LE DÉNUEMENT DU SERVICE
“Bien que plus abondamment je vous aime, moins je sois aimé.”
2 Corinthiens 12:15
L’amour naturel attend quelque retour, mais Paul dit — Peu m’importe que vous m’aimiez ou non, je consens à me dénuer complètement, non pas seulement à cause de vous, mais afin de vous amener à Dieu. "Car vous connaissez la grâce de notre Seigneur Jésus-Christ, qui, bien qu’Il fût riche, pourtant à cause de vous devint pauvre." L’idée que Paul se fait du service suit exactement cette ligne — Peu m’importe avec quelle extravagance je me dépense, et je le ferai joyeusement. C’était pour Paul une chose joyeuse.
L’idée ecclésiastique d’un serviteur de Dieu n’est pas l’idée de Jésus-Christ. Son idée est que nous Le servions en étant les serviteurs des autres hommes.

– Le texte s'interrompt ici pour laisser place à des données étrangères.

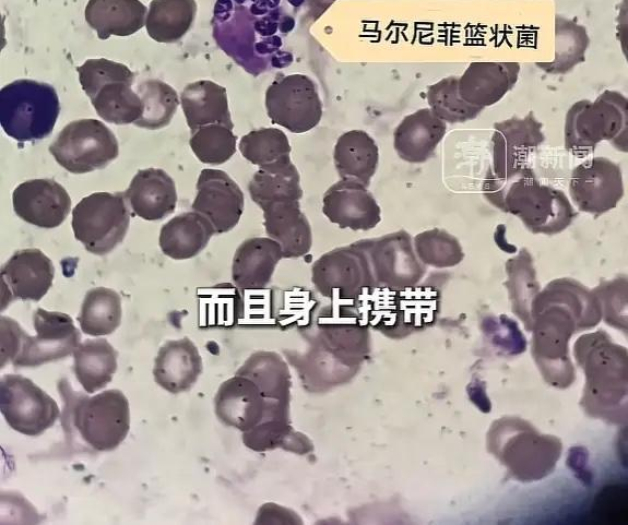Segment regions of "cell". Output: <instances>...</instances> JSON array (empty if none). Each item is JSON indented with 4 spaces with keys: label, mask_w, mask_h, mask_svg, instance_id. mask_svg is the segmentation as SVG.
Wrapping results in <instances>:
<instances>
[{
    "label": "cell",
    "mask_w": 628,
    "mask_h": 525,
    "mask_svg": "<svg viewBox=\"0 0 628 525\" xmlns=\"http://www.w3.org/2000/svg\"><path fill=\"white\" fill-rule=\"evenodd\" d=\"M56 162L72 174H86L105 168L119 154L112 131L99 120L79 119L69 122L49 145Z\"/></svg>",
    "instance_id": "cell-6"
},
{
    "label": "cell",
    "mask_w": 628,
    "mask_h": 525,
    "mask_svg": "<svg viewBox=\"0 0 628 525\" xmlns=\"http://www.w3.org/2000/svg\"><path fill=\"white\" fill-rule=\"evenodd\" d=\"M147 8L140 0H88L84 16L99 39L130 36L146 22Z\"/></svg>",
    "instance_id": "cell-26"
},
{
    "label": "cell",
    "mask_w": 628,
    "mask_h": 525,
    "mask_svg": "<svg viewBox=\"0 0 628 525\" xmlns=\"http://www.w3.org/2000/svg\"><path fill=\"white\" fill-rule=\"evenodd\" d=\"M624 182L618 164L602 156L589 158L573 168L569 194L579 211L602 215L617 206L624 196Z\"/></svg>",
    "instance_id": "cell-13"
},
{
    "label": "cell",
    "mask_w": 628,
    "mask_h": 525,
    "mask_svg": "<svg viewBox=\"0 0 628 525\" xmlns=\"http://www.w3.org/2000/svg\"><path fill=\"white\" fill-rule=\"evenodd\" d=\"M519 72L520 64L514 61L472 62L459 77V94L471 105L491 106L514 86Z\"/></svg>",
    "instance_id": "cell-20"
},
{
    "label": "cell",
    "mask_w": 628,
    "mask_h": 525,
    "mask_svg": "<svg viewBox=\"0 0 628 525\" xmlns=\"http://www.w3.org/2000/svg\"><path fill=\"white\" fill-rule=\"evenodd\" d=\"M317 325L324 349L343 365L357 366L368 350V325L359 314L354 301H333L321 310Z\"/></svg>",
    "instance_id": "cell-14"
},
{
    "label": "cell",
    "mask_w": 628,
    "mask_h": 525,
    "mask_svg": "<svg viewBox=\"0 0 628 525\" xmlns=\"http://www.w3.org/2000/svg\"><path fill=\"white\" fill-rule=\"evenodd\" d=\"M366 254L378 287L403 289L415 286L426 273L413 240L405 230L355 242Z\"/></svg>",
    "instance_id": "cell-10"
},
{
    "label": "cell",
    "mask_w": 628,
    "mask_h": 525,
    "mask_svg": "<svg viewBox=\"0 0 628 525\" xmlns=\"http://www.w3.org/2000/svg\"><path fill=\"white\" fill-rule=\"evenodd\" d=\"M202 371V359L195 345L188 338L164 343L154 360V381L169 393L188 391Z\"/></svg>",
    "instance_id": "cell-25"
},
{
    "label": "cell",
    "mask_w": 628,
    "mask_h": 525,
    "mask_svg": "<svg viewBox=\"0 0 628 525\" xmlns=\"http://www.w3.org/2000/svg\"><path fill=\"white\" fill-rule=\"evenodd\" d=\"M236 140L232 128L213 123L191 131L189 144L201 163L221 165L236 153Z\"/></svg>",
    "instance_id": "cell-41"
},
{
    "label": "cell",
    "mask_w": 628,
    "mask_h": 525,
    "mask_svg": "<svg viewBox=\"0 0 628 525\" xmlns=\"http://www.w3.org/2000/svg\"><path fill=\"white\" fill-rule=\"evenodd\" d=\"M118 351L107 339L88 338L73 351V372L86 393L104 389L117 370Z\"/></svg>",
    "instance_id": "cell-31"
},
{
    "label": "cell",
    "mask_w": 628,
    "mask_h": 525,
    "mask_svg": "<svg viewBox=\"0 0 628 525\" xmlns=\"http://www.w3.org/2000/svg\"><path fill=\"white\" fill-rule=\"evenodd\" d=\"M628 100L616 91H604L594 102L574 103L565 118V148L583 157L601 141L627 152Z\"/></svg>",
    "instance_id": "cell-3"
},
{
    "label": "cell",
    "mask_w": 628,
    "mask_h": 525,
    "mask_svg": "<svg viewBox=\"0 0 628 525\" xmlns=\"http://www.w3.org/2000/svg\"><path fill=\"white\" fill-rule=\"evenodd\" d=\"M367 188L356 181L340 179L324 192L322 213L342 229L375 228L381 220V208Z\"/></svg>",
    "instance_id": "cell-18"
},
{
    "label": "cell",
    "mask_w": 628,
    "mask_h": 525,
    "mask_svg": "<svg viewBox=\"0 0 628 525\" xmlns=\"http://www.w3.org/2000/svg\"><path fill=\"white\" fill-rule=\"evenodd\" d=\"M0 410L13 430L38 437L52 427L60 415L56 401L20 374H4L0 380Z\"/></svg>",
    "instance_id": "cell-8"
},
{
    "label": "cell",
    "mask_w": 628,
    "mask_h": 525,
    "mask_svg": "<svg viewBox=\"0 0 628 525\" xmlns=\"http://www.w3.org/2000/svg\"><path fill=\"white\" fill-rule=\"evenodd\" d=\"M270 120L292 133H305L322 118V103L315 82L305 74H279L265 91Z\"/></svg>",
    "instance_id": "cell-7"
},
{
    "label": "cell",
    "mask_w": 628,
    "mask_h": 525,
    "mask_svg": "<svg viewBox=\"0 0 628 525\" xmlns=\"http://www.w3.org/2000/svg\"><path fill=\"white\" fill-rule=\"evenodd\" d=\"M60 111L56 90L48 83L21 79L0 91V123L19 142L42 140L55 128Z\"/></svg>",
    "instance_id": "cell-4"
},
{
    "label": "cell",
    "mask_w": 628,
    "mask_h": 525,
    "mask_svg": "<svg viewBox=\"0 0 628 525\" xmlns=\"http://www.w3.org/2000/svg\"><path fill=\"white\" fill-rule=\"evenodd\" d=\"M121 315V299L118 293L106 287H96L85 294L78 321L83 333L103 336L118 329Z\"/></svg>",
    "instance_id": "cell-33"
},
{
    "label": "cell",
    "mask_w": 628,
    "mask_h": 525,
    "mask_svg": "<svg viewBox=\"0 0 628 525\" xmlns=\"http://www.w3.org/2000/svg\"><path fill=\"white\" fill-rule=\"evenodd\" d=\"M333 162L340 179L368 187L379 163L378 145L363 130L346 131L336 140Z\"/></svg>",
    "instance_id": "cell-28"
},
{
    "label": "cell",
    "mask_w": 628,
    "mask_h": 525,
    "mask_svg": "<svg viewBox=\"0 0 628 525\" xmlns=\"http://www.w3.org/2000/svg\"><path fill=\"white\" fill-rule=\"evenodd\" d=\"M36 335L25 333L14 367H39L73 354L81 333L67 313L38 308L33 315Z\"/></svg>",
    "instance_id": "cell-12"
},
{
    "label": "cell",
    "mask_w": 628,
    "mask_h": 525,
    "mask_svg": "<svg viewBox=\"0 0 628 525\" xmlns=\"http://www.w3.org/2000/svg\"><path fill=\"white\" fill-rule=\"evenodd\" d=\"M127 82L103 85L91 98L97 115L106 122L122 126L134 123L143 112L140 96Z\"/></svg>",
    "instance_id": "cell-36"
},
{
    "label": "cell",
    "mask_w": 628,
    "mask_h": 525,
    "mask_svg": "<svg viewBox=\"0 0 628 525\" xmlns=\"http://www.w3.org/2000/svg\"><path fill=\"white\" fill-rule=\"evenodd\" d=\"M413 247L424 265L437 269L455 266L464 258L459 240L440 228L417 234L413 238Z\"/></svg>",
    "instance_id": "cell-40"
},
{
    "label": "cell",
    "mask_w": 628,
    "mask_h": 525,
    "mask_svg": "<svg viewBox=\"0 0 628 525\" xmlns=\"http://www.w3.org/2000/svg\"><path fill=\"white\" fill-rule=\"evenodd\" d=\"M214 407L224 425L242 432L264 421H288V402L264 397L250 379L239 374L221 384Z\"/></svg>",
    "instance_id": "cell-11"
},
{
    "label": "cell",
    "mask_w": 628,
    "mask_h": 525,
    "mask_svg": "<svg viewBox=\"0 0 628 525\" xmlns=\"http://www.w3.org/2000/svg\"><path fill=\"white\" fill-rule=\"evenodd\" d=\"M180 104L191 131L213 123L234 129L227 92L213 81L200 80L187 84L180 93Z\"/></svg>",
    "instance_id": "cell-27"
},
{
    "label": "cell",
    "mask_w": 628,
    "mask_h": 525,
    "mask_svg": "<svg viewBox=\"0 0 628 525\" xmlns=\"http://www.w3.org/2000/svg\"><path fill=\"white\" fill-rule=\"evenodd\" d=\"M268 237L282 248L284 259L307 254L312 246V230L299 201L272 203L262 210Z\"/></svg>",
    "instance_id": "cell-22"
},
{
    "label": "cell",
    "mask_w": 628,
    "mask_h": 525,
    "mask_svg": "<svg viewBox=\"0 0 628 525\" xmlns=\"http://www.w3.org/2000/svg\"><path fill=\"white\" fill-rule=\"evenodd\" d=\"M238 148L251 164L264 166L288 158L291 144L286 134L277 128H260L241 136Z\"/></svg>",
    "instance_id": "cell-42"
},
{
    "label": "cell",
    "mask_w": 628,
    "mask_h": 525,
    "mask_svg": "<svg viewBox=\"0 0 628 525\" xmlns=\"http://www.w3.org/2000/svg\"><path fill=\"white\" fill-rule=\"evenodd\" d=\"M284 259L281 246L270 237L242 241L232 264L234 284L242 290H260L271 282L279 262Z\"/></svg>",
    "instance_id": "cell-23"
},
{
    "label": "cell",
    "mask_w": 628,
    "mask_h": 525,
    "mask_svg": "<svg viewBox=\"0 0 628 525\" xmlns=\"http://www.w3.org/2000/svg\"><path fill=\"white\" fill-rule=\"evenodd\" d=\"M316 289L336 302H353L376 283L365 252L355 243L322 254L311 266Z\"/></svg>",
    "instance_id": "cell-9"
},
{
    "label": "cell",
    "mask_w": 628,
    "mask_h": 525,
    "mask_svg": "<svg viewBox=\"0 0 628 525\" xmlns=\"http://www.w3.org/2000/svg\"><path fill=\"white\" fill-rule=\"evenodd\" d=\"M459 76L451 75L428 86L427 103L433 114L445 122L461 123L475 119L484 108L466 103L459 94Z\"/></svg>",
    "instance_id": "cell-38"
},
{
    "label": "cell",
    "mask_w": 628,
    "mask_h": 525,
    "mask_svg": "<svg viewBox=\"0 0 628 525\" xmlns=\"http://www.w3.org/2000/svg\"><path fill=\"white\" fill-rule=\"evenodd\" d=\"M447 131L445 121L429 108H422L407 115L393 133V147L399 157L407 163L420 164L428 160Z\"/></svg>",
    "instance_id": "cell-24"
},
{
    "label": "cell",
    "mask_w": 628,
    "mask_h": 525,
    "mask_svg": "<svg viewBox=\"0 0 628 525\" xmlns=\"http://www.w3.org/2000/svg\"><path fill=\"white\" fill-rule=\"evenodd\" d=\"M55 276L51 260L39 249L14 252L1 267L2 309L12 300L39 301Z\"/></svg>",
    "instance_id": "cell-16"
},
{
    "label": "cell",
    "mask_w": 628,
    "mask_h": 525,
    "mask_svg": "<svg viewBox=\"0 0 628 525\" xmlns=\"http://www.w3.org/2000/svg\"><path fill=\"white\" fill-rule=\"evenodd\" d=\"M335 0H307L310 12L313 17H318L325 11Z\"/></svg>",
    "instance_id": "cell-46"
},
{
    "label": "cell",
    "mask_w": 628,
    "mask_h": 525,
    "mask_svg": "<svg viewBox=\"0 0 628 525\" xmlns=\"http://www.w3.org/2000/svg\"><path fill=\"white\" fill-rule=\"evenodd\" d=\"M195 14L194 0H152L146 15V32L157 43L178 41L191 28Z\"/></svg>",
    "instance_id": "cell-32"
},
{
    "label": "cell",
    "mask_w": 628,
    "mask_h": 525,
    "mask_svg": "<svg viewBox=\"0 0 628 525\" xmlns=\"http://www.w3.org/2000/svg\"><path fill=\"white\" fill-rule=\"evenodd\" d=\"M64 402L61 423L67 438L74 431L92 449L108 452L117 449L130 429V407L126 395L117 389L96 395L74 391L67 379L58 382Z\"/></svg>",
    "instance_id": "cell-2"
},
{
    "label": "cell",
    "mask_w": 628,
    "mask_h": 525,
    "mask_svg": "<svg viewBox=\"0 0 628 525\" xmlns=\"http://www.w3.org/2000/svg\"><path fill=\"white\" fill-rule=\"evenodd\" d=\"M590 39L586 29L561 15L555 17V58L550 62H536V67L550 74H564L584 61Z\"/></svg>",
    "instance_id": "cell-35"
},
{
    "label": "cell",
    "mask_w": 628,
    "mask_h": 525,
    "mask_svg": "<svg viewBox=\"0 0 628 525\" xmlns=\"http://www.w3.org/2000/svg\"><path fill=\"white\" fill-rule=\"evenodd\" d=\"M130 211L121 192H95L83 198L72 210V230L85 250L104 255L126 237Z\"/></svg>",
    "instance_id": "cell-5"
},
{
    "label": "cell",
    "mask_w": 628,
    "mask_h": 525,
    "mask_svg": "<svg viewBox=\"0 0 628 525\" xmlns=\"http://www.w3.org/2000/svg\"><path fill=\"white\" fill-rule=\"evenodd\" d=\"M215 234L212 224L201 214L181 213L163 225L159 248L174 260H187L199 254Z\"/></svg>",
    "instance_id": "cell-29"
},
{
    "label": "cell",
    "mask_w": 628,
    "mask_h": 525,
    "mask_svg": "<svg viewBox=\"0 0 628 525\" xmlns=\"http://www.w3.org/2000/svg\"><path fill=\"white\" fill-rule=\"evenodd\" d=\"M236 374L250 379L266 398L289 401V372L275 353L258 351L251 355Z\"/></svg>",
    "instance_id": "cell-34"
},
{
    "label": "cell",
    "mask_w": 628,
    "mask_h": 525,
    "mask_svg": "<svg viewBox=\"0 0 628 525\" xmlns=\"http://www.w3.org/2000/svg\"><path fill=\"white\" fill-rule=\"evenodd\" d=\"M482 191L490 204L517 216L533 234H559L576 216L567 195L542 183L529 166L502 175L489 169Z\"/></svg>",
    "instance_id": "cell-1"
},
{
    "label": "cell",
    "mask_w": 628,
    "mask_h": 525,
    "mask_svg": "<svg viewBox=\"0 0 628 525\" xmlns=\"http://www.w3.org/2000/svg\"><path fill=\"white\" fill-rule=\"evenodd\" d=\"M251 200L261 208L303 196L300 175L291 157L260 166L248 183Z\"/></svg>",
    "instance_id": "cell-30"
},
{
    "label": "cell",
    "mask_w": 628,
    "mask_h": 525,
    "mask_svg": "<svg viewBox=\"0 0 628 525\" xmlns=\"http://www.w3.org/2000/svg\"><path fill=\"white\" fill-rule=\"evenodd\" d=\"M493 167L496 175L526 167L525 160L545 140L542 123L533 112L494 124Z\"/></svg>",
    "instance_id": "cell-19"
},
{
    "label": "cell",
    "mask_w": 628,
    "mask_h": 525,
    "mask_svg": "<svg viewBox=\"0 0 628 525\" xmlns=\"http://www.w3.org/2000/svg\"><path fill=\"white\" fill-rule=\"evenodd\" d=\"M135 92L141 98L143 112L133 124L149 130L168 126L179 105L175 88L158 79H149L139 83Z\"/></svg>",
    "instance_id": "cell-37"
},
{
    "label": "cell",
    "mask_w": 628,
    "mask_h": 525,
    "mask_svg": "<svg viewBox=\"0 0 628 525\" xmlns=\"http://www.w3.org/2000/svg\"><path fill=\"white\" fill-rule=\"evenodd\" d=\"M15 214L24 222L40 228H56L67 218L71 199L67 190L54 179H31L20 183L12 193Z\"/></svg>",
    "instance_id": "cell-17"
},
{
    "label": "cell",
    "mask_w": 628,
    "mask_h": 525,
    "mask_svg": "<svg viewBox=\"0 0 628 525\" xmlns=\"http://www.w3.org/2000/svg\"><path fill=\"white\" fill-rule=\"evenodd\" d=\"M25 331L20 324L8 317L1 315L0 318V349H1V368L7 362L15 359L20 351Z\"/></svg>",
    "instance_id": "cell-45"
},
{
    "label": "cell",
    "mask_w": 628,
    "mask_h": 525,
    "mask_svg": "<svg viewBox=\"0 0 628 525\" xmlns=\"http://www.w3.org/2000/svg\"><path fill=\"white\" fill-rule=\"evenodd\" d=\"M192 211L204 216L215 234L232 230L239 222L245 198L239 186L225 171L213 168L201 170Z\"/></svg>",
    "instance_id": "cell-15"
},
{
    "label": "cell",
    "mask_w": 628,
    "mask_h": 525,
    "mask_svg": "<svg viewBox=\"0 0 628 525\" xmlns=\"http://www.w3.org/2000/svg\"><path fill=\"white\" fill-rule=\"evenodd\" d=\"M123 194L133 214L145 220L163 219L177 205L175 181L159 168L139 170Z\"/></svg>",
    "instance_id": "cell-21"
},
{
    "label": "cell",
    "mask_w": 628,
    "mask_h": 525,
    "mask_svg": "<svg viewBox=\"0 0 628 525\" xmlns=\"http://www.w3.org/2000/svg\"><path fill=\"white\" fill-rule=\"evenodd\" d=\"M291 431L292 427L286 420L264 421L242 432V442L253 451L263 452L284 445Z\"/></svg>",
    "instance_id": "cell-44"
},
{
    "label": "cell",
    "mask_w": 628,
    "mask_h": 525,
    "mask_svg": "<svg viewBox=\"0 0 628 525\" xmlns=\"http://www.w3.org/2000/svg\"><path fill=\"white\" fill-rule=\"evenodd\" d=\"M508 276L507 287L513 301V311L523 320L531 314L530 308L538 291L533 259L530 252L522 248L520 252L506 263Z\"/></svg>",
    "instance_id": "cell-39"
},
{
    "label": "cell",
    "mask_w": 628,
    "mask_h": 525,
    "mask_svg": "<svg viewBox=\"0 0 628 525\" xmlns=\"http://www.w3.org/2000/svg\"><path fill=\"white\" fill-rule=\"evenodd\" d=\"M76 71L82 90L88 98L107 83L134 82V73L127 65L105 58L87 59Z\"/></svg>",
    "instance_id": "cell-43"
}]
</instances>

Jésus-Christ surpasse les socialistes dans leur socialisme. Il dit que dans Son Royaume celui qui est le plus grand sera le serviteur de tous. La véritable épreuve du saint n’est pas de prêcher l’évangile, mais de laver les pieds des disciples, c’est-à-dire, de faire les choses qui ne comptent pas dans l’évaluation concrète des hommes mais comptent pour tout dans l’évaluation de Dieu. Paul prenait plaisir à se dépenser jusqu’à épuisement pour les intérêts de Dieu dans les autres personnes, et il ne se souciait pas de ce que cela coûtait. Nous intervenons avec nos notions d’économie — "Supposons que Dieu veuille que j’aille là-bas — qu’en est-il du salaire ? Qu’en est-il du climat ? Comment prendra-t-on soin de moi ? Un homme doit considérer ces choses." Tout cela indique que nous servons Dieu avec une réserve. L’apôtre Paul n’avait aucune réserve. Paul concentre dans sa vie l’idée que Jésus-Christ se fait d’un saint du Nouveau Testament, à savoir: non pas quelqu’un qui proclame seulement l’Évangile, mais quelqu’un qui devient du pain rompu et du vin répandu entre les mains de Jésus-Christ pour d’autres vies.